Strictly monitor quality of products

What you need to know:

  • The issue: Quality of products
  • Our view: The national standards body should strictly monitor adherence to guidelines and not relent in their mandate to ensure all manufacturers and shopping outlets comply with required quality standards.

The Uganda National Bureau of Standards (UNBS) last week issued a directive to all supermarkets in the country to refrain from displaying any product that does not bear a distinctive quality mark. In the January 16 letter, the standards body instructed all owners of wholesale and retail outlets to enforce the use of quality marks.

The letter also put on notice supermarkets that are involved in value addition such as baking, packaging and branding, among others, to ensure their products are certified with immediate effect – with the distinctive quality mark as required by law.

That UNBS would write a letter “to request shops to only deal with products that have been certified and bear a distinctive mark … before putting them on shelves” is revealing. All wholesale and retail outlets, which include supermarkets, are required to adhere to basic operation standards but these rules have been flouted with reckless abandon.

There are many examples of shopping outlets selling expired or substandard products, thus exposing consumers to various risks, including health hazards. For instance, UNBS one time announced that 60 per cent of juice producers in the country are unhygienic and it was difficult to understand or even know how many juice manufacturers exist in Uganda.

This is because it is very easy for anybody to start making and packing juice at home without securing formal approvals. As a result, some makers of juice, according to the standards body, pack coloured water and claim it is natural juice...
There have also been cases of restaurants being closed, especially in the city, for operating unsuitable kitchens and selling food that is unfit for consumption. Similarly, shopping outlets have also been closed over failing to observe minimum health and safety standards.

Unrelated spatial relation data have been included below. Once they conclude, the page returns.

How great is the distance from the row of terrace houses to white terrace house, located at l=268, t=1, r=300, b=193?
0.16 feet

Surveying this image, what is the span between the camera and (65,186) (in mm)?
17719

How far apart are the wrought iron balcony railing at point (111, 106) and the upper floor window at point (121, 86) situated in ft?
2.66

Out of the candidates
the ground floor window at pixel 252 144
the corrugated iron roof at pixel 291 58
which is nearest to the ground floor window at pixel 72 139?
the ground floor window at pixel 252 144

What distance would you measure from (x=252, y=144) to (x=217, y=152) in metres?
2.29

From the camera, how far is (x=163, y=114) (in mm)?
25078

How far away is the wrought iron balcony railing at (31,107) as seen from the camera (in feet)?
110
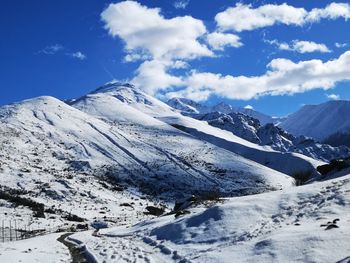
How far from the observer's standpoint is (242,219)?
25875 mm

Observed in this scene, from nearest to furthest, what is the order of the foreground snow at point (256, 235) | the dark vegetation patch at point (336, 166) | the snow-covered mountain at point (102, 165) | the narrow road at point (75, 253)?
the foreground snow at point (256, 235)
the narrow road at point (75, 253)
the dark vegetation patch at point (336, 166)
the snow-covered mountain at point (102, 165)

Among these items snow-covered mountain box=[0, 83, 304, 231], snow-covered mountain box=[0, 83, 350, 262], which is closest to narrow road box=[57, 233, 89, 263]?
snow-covered mountain box=[0, 83, 350, 262]

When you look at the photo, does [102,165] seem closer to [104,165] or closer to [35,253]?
[104,165]

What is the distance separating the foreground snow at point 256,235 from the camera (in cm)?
1906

Just recently, police carried out an operation against counterfeit products in Kampala. During a joint crackdown by UNBS, Uganda Revenue Authority and Uganda Registration Services Bureau, assorted goods were impounded.

Last year, UNBS announced that more than 50 per cent of the goods on the market were substandard. Lack of compliance with set standards certainly derails efforts by the standards body to rid the country of fake products. Yet under the UNBS Act, no person is allowed to import, distribute, sell or have in his or her possession or control for sale or distribution any commodity for which a compulsory standard specification has been declared.

The national standards body should strictly monitor adherence to guidelines and not relent in their mandate to ensure all manufacturers and shopping outlets comply with required quality standards. Entities that do not respect set guidelines should face appropriate penalties.